You're so right, I am glad it was not a pack of wolves, whew what a relief.  For me it was a very new and exciting experience I will never forget.  I just wished I had gotten better and clearer photos, but I am still learning the ropes.  You are lucky to travel in an RV anywhere you want, that's awesome.


----------



## curtyoungblood (Feb 2, 2014)

I don't think that wolves live in Tennessee.


----------



## sm4him (Feb 2, 2014)

curtyoungblood said:


> I don't think that wolves live in Tennessee.



There are a FEW, but I mean VERY few. There was a failed attempt to reintroduce them into the GSMNP area a few years ago; last I ever heard, they estimate there are probably fewer than 10 in the park area and surrounding areas of TN and NC.

Most of what we have are either coyotes or foxes.


----------



## annamaria (Feb 2, 2014)

curtyoungblood said:


> I don't think that wolves live in Tennessee.

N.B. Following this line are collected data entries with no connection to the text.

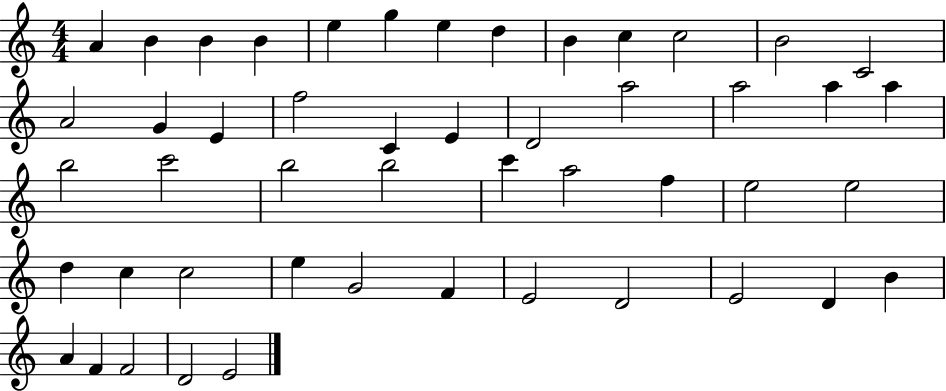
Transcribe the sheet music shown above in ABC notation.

X:1
T:Untitled
M:4/4
L:1/4
K:C
A B B B e g e d B c c2 B2 C2 A2 G E f2 C E D2 a2 a2 a a b2 c'2 b2 b2 c' a2 f e2 e2 d c c2 e G2 F E2 D2 E2 D B A F F2 D2 E2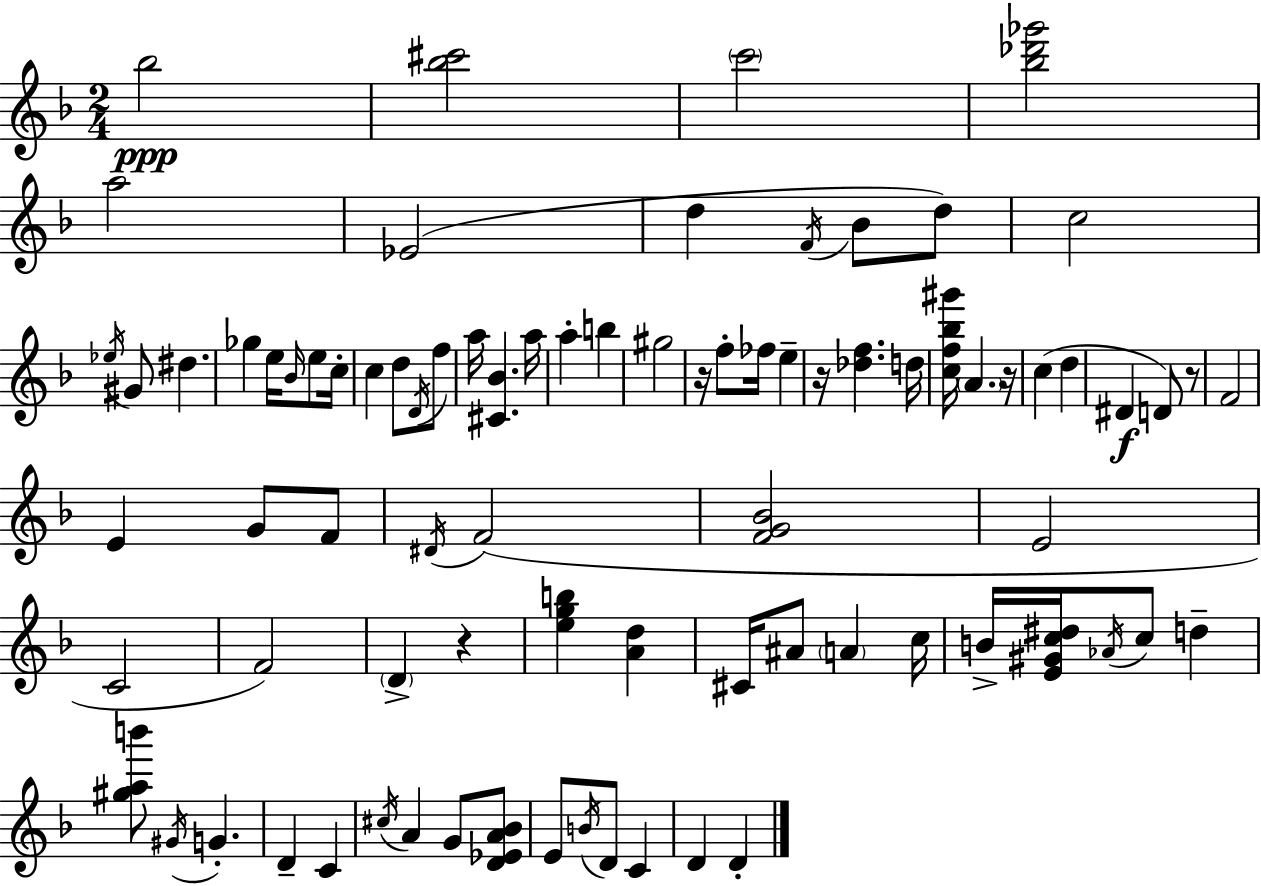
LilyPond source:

Is that so? Time for me to do some research.


----------



## annamaria (Feb 2, 2014)

sm4him said:


> There are a FEW, but I mean VERY few. There was a failed attempt to reintroduce them into the GSMNP area a few years ago; last I ever heard, they estimate there are probably fewer than 10 in the park area and surrounding areas of TN and NC.  Most of what we have are either coyotes or foxes.



Wow that's not very many. I did not realize the wolf population was so extremely low. Btw what areas of Cade's Cove are best for spotting wildlife?


----------



## curtyoungblood (Feb 4, 2014)

Also, those few wolves are red wolves (from what I've read on the Internet), which look a lot different than grey wolves most people think of when they hear wolf.


----------



## annamaria (Feb 8, 2014)

curtyoungblood said:


> Also, those few wolves are red wolves (from what I've read on the Internet), which look a lot different than grey wolves most people think of when they hear wolf.



I read somewhere that red wolves could be a cross of coyote and wolf. I may be wrong.


----------



## Arkanjel Imaging (Feb 8, 2014)

Or more commonly, the coywolf:  Coywolf - Wikipedia, the free encyclopedia


----------



## annamaria (Feb 8, 2014)

Arkanjel Imaging said:


> Or more commonly, the coywolf:  Coywolf - Wikipedia, the free encyclopedia



Thanks for the link. Coywolf huh? Interesting.


----------